The international bond market can be defined as the market that consists of all bonds which are sold by issuing companies, or governments outside their own nation. Granting bonds internationally is an exceedingly popular way of getting new funding for prospective projects. Most common purchasers of international bonds are pension funds, large banks, mutual funds, and governments with ample financial reserves. Companies such as Morgan Stanley, and JP Morgan Chase, are the typical managers who are employed through corporate and government clients to manage their sales of new international bonds.
There are two different International Bonds (which are discussed below) that are the most used in today’s international bond marketplace.

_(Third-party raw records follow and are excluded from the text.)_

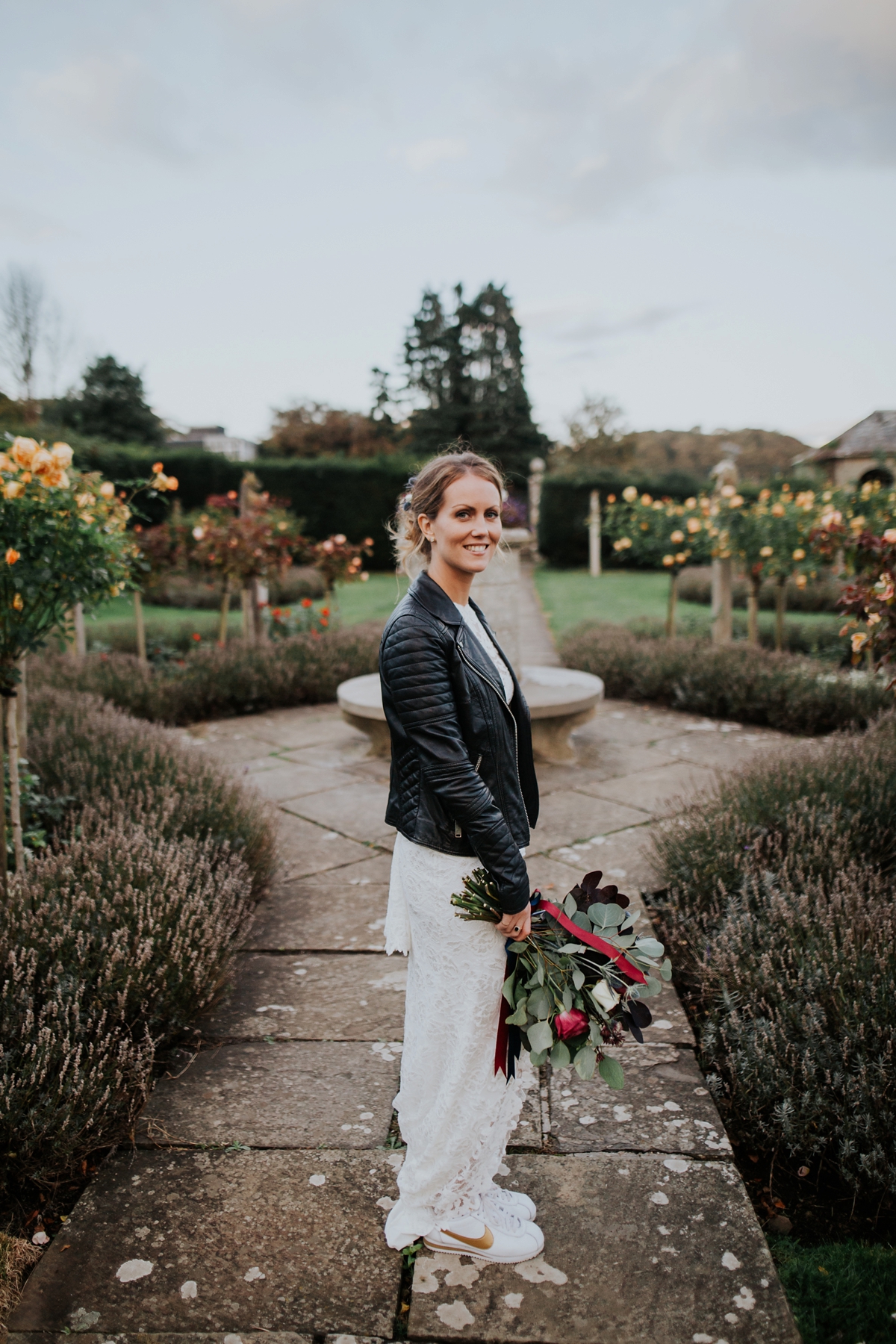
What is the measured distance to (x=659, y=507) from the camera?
31.8 feet

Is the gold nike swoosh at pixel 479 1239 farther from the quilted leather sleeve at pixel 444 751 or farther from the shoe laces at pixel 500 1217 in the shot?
the quilted leather sleeve at pixel 444 751

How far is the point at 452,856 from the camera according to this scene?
1.75m

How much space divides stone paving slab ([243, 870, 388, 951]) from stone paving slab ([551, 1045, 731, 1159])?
1081mm

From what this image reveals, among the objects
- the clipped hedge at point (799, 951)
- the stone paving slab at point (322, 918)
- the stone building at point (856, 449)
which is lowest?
the stone paving slab at point (322, 918)

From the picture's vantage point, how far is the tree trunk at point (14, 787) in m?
3.27

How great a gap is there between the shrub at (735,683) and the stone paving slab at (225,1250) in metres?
5.07

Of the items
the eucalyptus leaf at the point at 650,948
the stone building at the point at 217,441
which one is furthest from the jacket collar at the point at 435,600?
the stone building at the point at 217,441

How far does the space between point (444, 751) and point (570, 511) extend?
2224 cm

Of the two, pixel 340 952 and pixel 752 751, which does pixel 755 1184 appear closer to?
pixel 340 952

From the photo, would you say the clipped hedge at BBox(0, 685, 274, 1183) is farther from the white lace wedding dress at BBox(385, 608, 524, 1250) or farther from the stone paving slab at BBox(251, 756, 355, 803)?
the stone paving slab at BBox(251, 756, 355, 803)

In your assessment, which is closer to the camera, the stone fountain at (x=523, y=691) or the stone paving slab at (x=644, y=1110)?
the stone paving slab at (x=644, y=1110)

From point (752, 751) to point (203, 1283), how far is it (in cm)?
517

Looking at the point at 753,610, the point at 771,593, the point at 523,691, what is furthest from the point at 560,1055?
the point at 771,593

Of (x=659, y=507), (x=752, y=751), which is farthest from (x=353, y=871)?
(x=659, y=507)
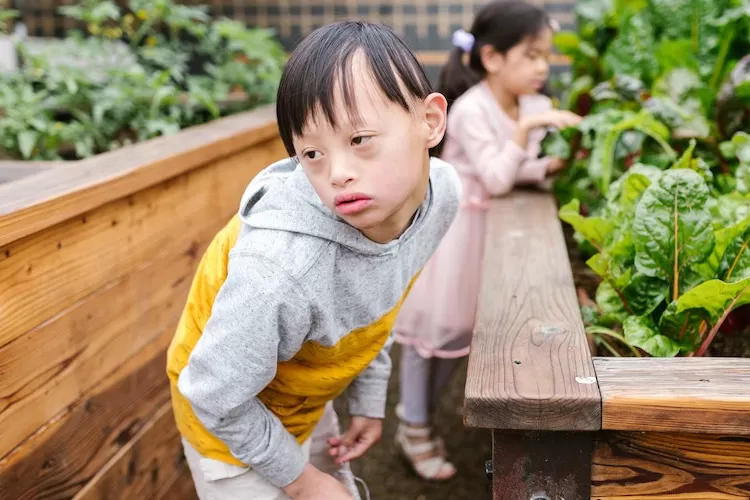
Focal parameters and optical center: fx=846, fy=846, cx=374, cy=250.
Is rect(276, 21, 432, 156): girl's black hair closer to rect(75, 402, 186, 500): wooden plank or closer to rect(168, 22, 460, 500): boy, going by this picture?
Result: rect(168, 22, 460, 500): boy

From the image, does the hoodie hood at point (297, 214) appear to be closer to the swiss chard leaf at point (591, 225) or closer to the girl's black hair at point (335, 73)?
the girl's black hair at point (335, 73)

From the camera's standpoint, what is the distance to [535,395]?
1171mm

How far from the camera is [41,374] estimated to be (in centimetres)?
175

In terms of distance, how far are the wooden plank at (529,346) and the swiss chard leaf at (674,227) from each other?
0.17 metres

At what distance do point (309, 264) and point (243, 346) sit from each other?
0.16 metres

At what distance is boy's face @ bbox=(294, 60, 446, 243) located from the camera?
3.95ft

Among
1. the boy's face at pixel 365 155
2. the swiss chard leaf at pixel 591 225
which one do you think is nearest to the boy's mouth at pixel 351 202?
the boy's face at pixel 365 155

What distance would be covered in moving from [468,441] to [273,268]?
212 cm

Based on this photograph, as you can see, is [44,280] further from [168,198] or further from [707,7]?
[707,7]

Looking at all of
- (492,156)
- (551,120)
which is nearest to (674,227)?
(551,120)

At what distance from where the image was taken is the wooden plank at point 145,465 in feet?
6.53

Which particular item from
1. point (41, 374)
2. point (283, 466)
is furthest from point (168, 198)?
point (283, 466)

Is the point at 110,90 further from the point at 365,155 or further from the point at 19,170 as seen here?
the point at 365,155

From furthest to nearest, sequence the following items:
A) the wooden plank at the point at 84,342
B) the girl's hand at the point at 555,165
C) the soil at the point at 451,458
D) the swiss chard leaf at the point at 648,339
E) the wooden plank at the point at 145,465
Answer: the soil at the point at 451,458 < the girl's hand at the point at 555,165 < the wooden plank at the point at 145,465 < the wooden plank at the point at 84,342 < the swiss chard leaf at the point at 648,339
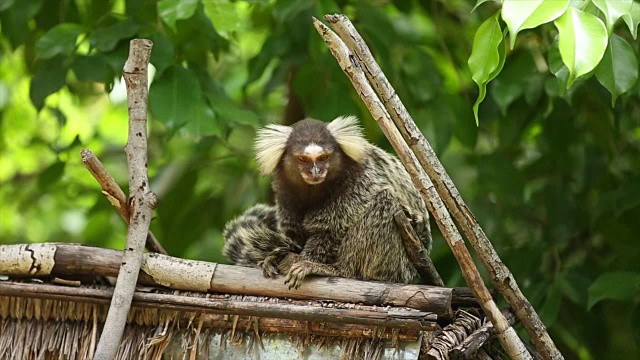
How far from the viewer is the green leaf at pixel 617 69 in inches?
128

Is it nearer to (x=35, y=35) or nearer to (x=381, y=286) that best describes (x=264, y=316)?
(x=381, y=286)

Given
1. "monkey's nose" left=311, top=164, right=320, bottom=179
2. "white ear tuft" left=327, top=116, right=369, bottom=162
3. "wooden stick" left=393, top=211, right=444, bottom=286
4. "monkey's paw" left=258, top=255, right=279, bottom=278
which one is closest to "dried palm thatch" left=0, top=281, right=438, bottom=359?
"monkey's paw" left=258, top=255, right=279, bottom=278

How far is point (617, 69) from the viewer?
3250mm

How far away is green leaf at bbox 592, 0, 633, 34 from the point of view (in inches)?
99.4

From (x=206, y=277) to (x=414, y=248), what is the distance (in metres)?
Result: 0.86

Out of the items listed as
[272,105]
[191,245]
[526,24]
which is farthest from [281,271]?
[272,105]

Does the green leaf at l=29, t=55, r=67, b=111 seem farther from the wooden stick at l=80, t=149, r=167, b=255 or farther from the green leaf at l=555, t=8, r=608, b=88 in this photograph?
the green leaf at l=555, t=8, r=608, b=88

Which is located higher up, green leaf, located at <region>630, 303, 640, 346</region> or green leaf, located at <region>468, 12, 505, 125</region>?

These are those bonds called, “Eurobonds” and “foreign bonds”. A Eurobond is simply a bond issued outside the nation in whose currency, the bond is denominated in. To illustrate further, a bond issued by a Chilean company, denominated in Canadian dollars, and sold in Germany, France, Britain, and Luxembourg, (but not in Canada), is a Eurobond. Because this bond is denominated in Canadian dollars, the Chilean borrower will receive the loan, and thus make payments in Canadian dollars. Eurobonds are by far the most used today, accounting for some 80% of the international bonds in circulation. Those nations in which these bonds are sold do not regulate them, which reduce the cost of issuing the bond over the short run. A foreign bond is sold outside the borrower’s home country, and denominated in the currency of the nation in which it is being sold in. To appositely illustrate, a Canadian dollar denominated bond issued by the Italian car maker Lamborghini, in Canada’s domestic bond market is known as a foreign bond. They account for roughly 20-25% of all international bonds. These bonds are subject to the same regulations imposed on domestic bonds.
Impact of interest rates on International bonds
Low interest rates today, i.e. the cost of borrowing, are initiating and spurting growth in the international bond market. These lower interest rates, especially those in developed countries, are resulting from low inflation levels, as well those domestic bonds issued by their government or a bond supplier, earn little interest. There are a handful of banks, and mutual funds, searching out higher returns in the new developing countries, where the higher interest returned will reflect the increased risk of doing business in these countries. Corporations and government in these developing nations, need this inflow of investment, in order to support government works programs and domestic business development and expansion. But be careful, to watch for when the nations demand for money overwhelms supply, thus increasing interest rates in these markets.
Important to know:
(A) By issuing bonds into the international bond market, borrowers from developing nations will be able to borrow money from other countries where there interest rates may be lower.
(B) Investors in developed countries purchase bonds in developing countries, in order to gather higher returns on their investment.